Work request - Transcribe the whole listing exactly, but do not carry over its pictures.

-------- Input --------

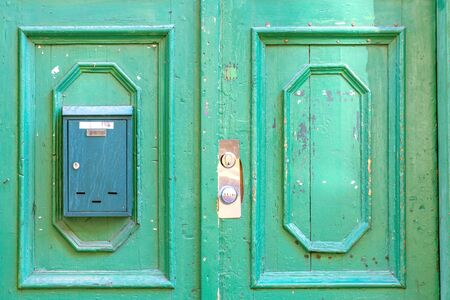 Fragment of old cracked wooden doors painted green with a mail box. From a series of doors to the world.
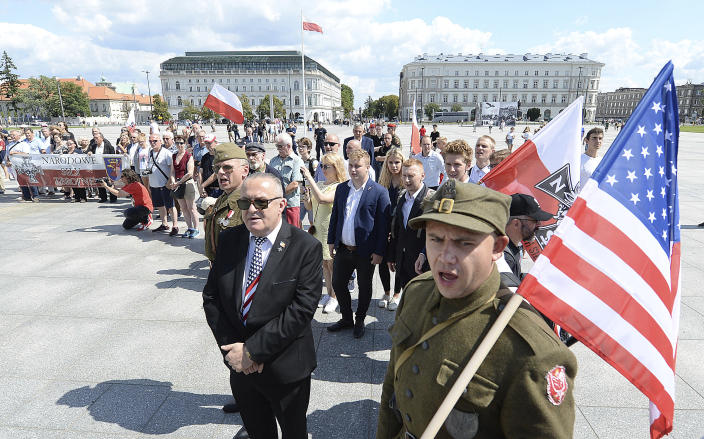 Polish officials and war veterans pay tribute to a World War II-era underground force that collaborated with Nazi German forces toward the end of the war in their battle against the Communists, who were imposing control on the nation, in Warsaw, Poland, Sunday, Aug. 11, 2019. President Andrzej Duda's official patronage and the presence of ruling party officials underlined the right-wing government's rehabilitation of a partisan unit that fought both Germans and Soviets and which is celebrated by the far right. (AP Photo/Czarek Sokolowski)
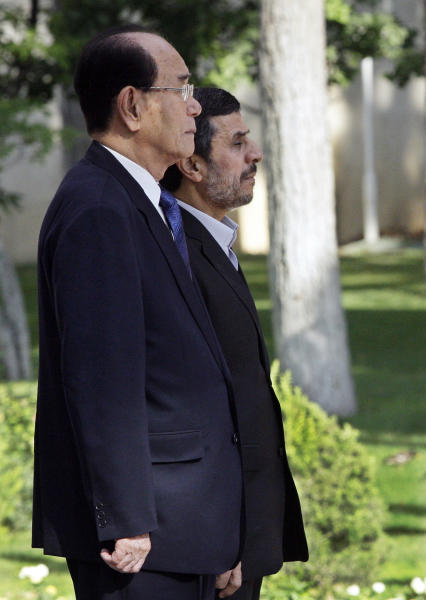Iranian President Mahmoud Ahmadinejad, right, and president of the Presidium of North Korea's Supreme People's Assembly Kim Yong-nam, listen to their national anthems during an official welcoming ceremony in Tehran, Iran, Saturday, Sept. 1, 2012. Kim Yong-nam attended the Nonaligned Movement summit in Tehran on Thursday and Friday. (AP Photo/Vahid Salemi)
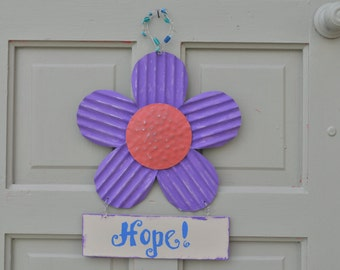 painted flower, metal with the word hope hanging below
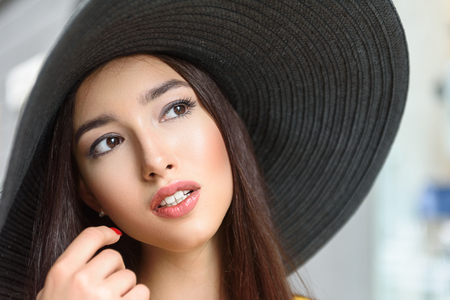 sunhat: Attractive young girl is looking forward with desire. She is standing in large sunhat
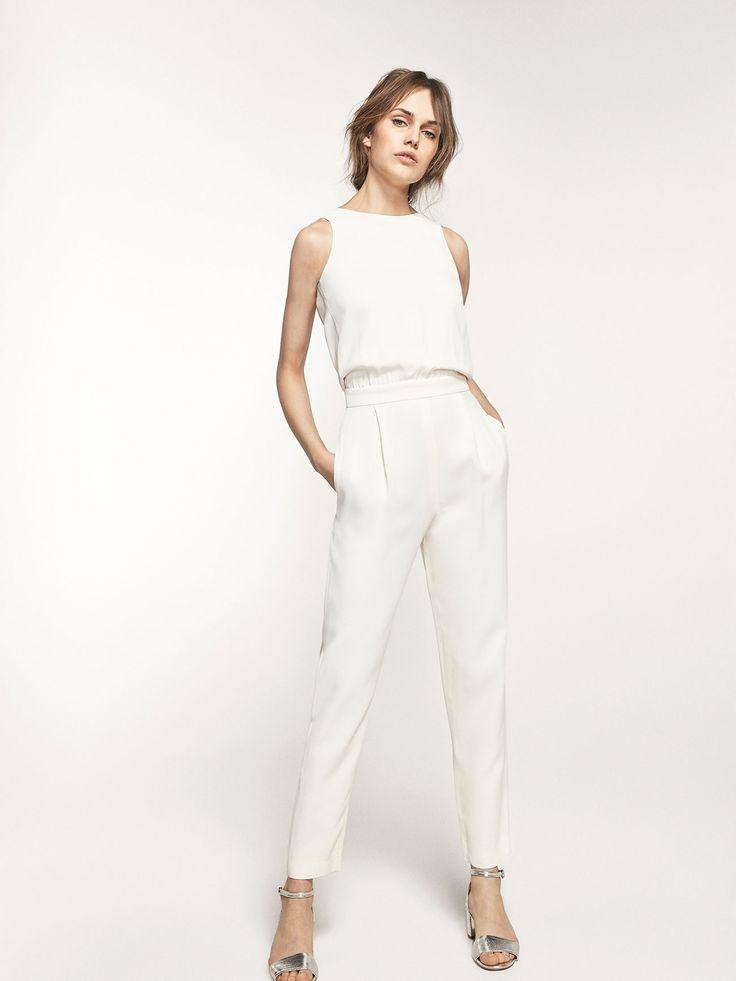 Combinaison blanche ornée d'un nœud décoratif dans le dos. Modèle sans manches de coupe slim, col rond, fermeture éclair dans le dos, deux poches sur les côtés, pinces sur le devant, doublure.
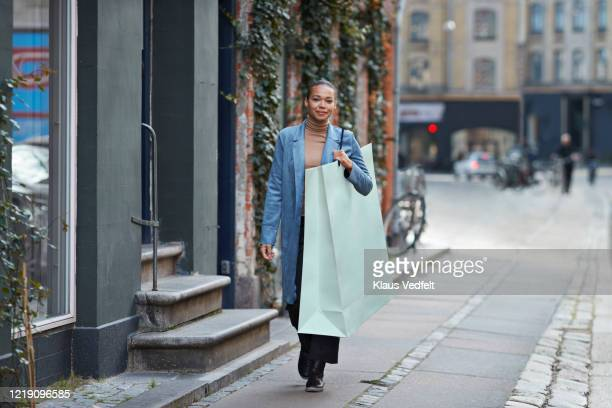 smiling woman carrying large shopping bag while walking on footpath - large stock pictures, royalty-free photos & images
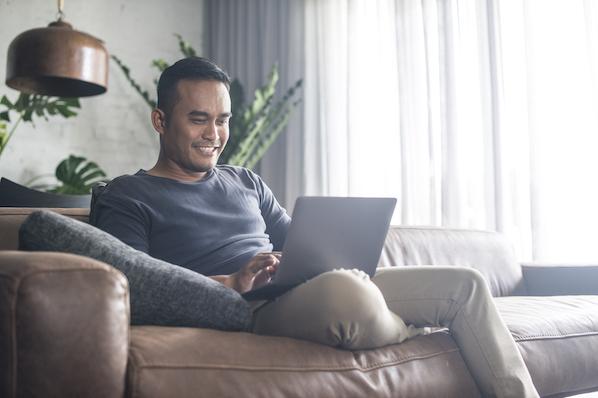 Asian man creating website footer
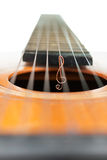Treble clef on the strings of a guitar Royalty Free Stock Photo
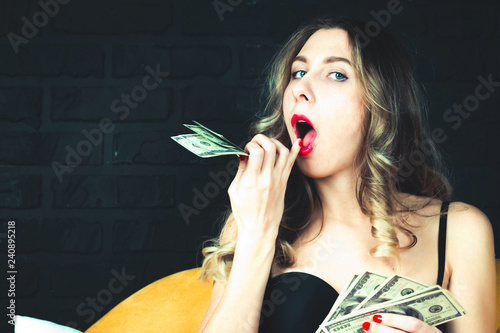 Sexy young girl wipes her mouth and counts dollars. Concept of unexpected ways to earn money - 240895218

--------

Exercise solution -
 Fragment of old cracked wooden doors painted green with a mail box. From a series of doors to the world.
 Polish officials and war veterans pay tribute to a World War II-era underground force that collaborated with Nazi German forces toward the end of the war in their battle against the Communists, who were imposing control on the nation, in Warsaw, Poland, Sunday, Aug. 11, 2019. President Andrzej Duda's official patronage and the presence of ruling party officials underlined the right-wing government's rehabilitation of a partisan unit that fought both Germans and Soviets and which is celebrated by the far right. (AP Photo/Czarek Sokolowski)
Iranian President Mahmoud Ahmadinejad, right, and president of the Presidium of North Korea's Supreme People's Assembly Kim Yong-nam, listen to their national anthems during an official welcoming ceremony in Tehran, Iran, Saturday, Sept. 1, 2012. Kim Yong-nam attended the Nonaligned Movement summit in Tehran on Thursday and Friday. (AP Photo/Vahid Salemi)
 painted flower, metal with the word hope hanging below
 sunhat: Attractive young girl is looking forward with desire. She is standing in large sunhat
 Combinaison blanche ornée d'un nœud décoratif dans le dos. Modèle sans manches de coupe slim, col rond, fermeture éclair dans le dos, deux poches sur les côtés, pinces sur le devant, doublure.
 smiling woman carrying large shopping bag while walking on footpath - large stock pictures, royalty-free photos & images
 Asian man creating website footer
Treble clef on the strings of a guitar Royalty Free Stock Photo
 Sexy young girl wipes her mouth and counts dollars. Concept of unexpected ways to earn money - 240895218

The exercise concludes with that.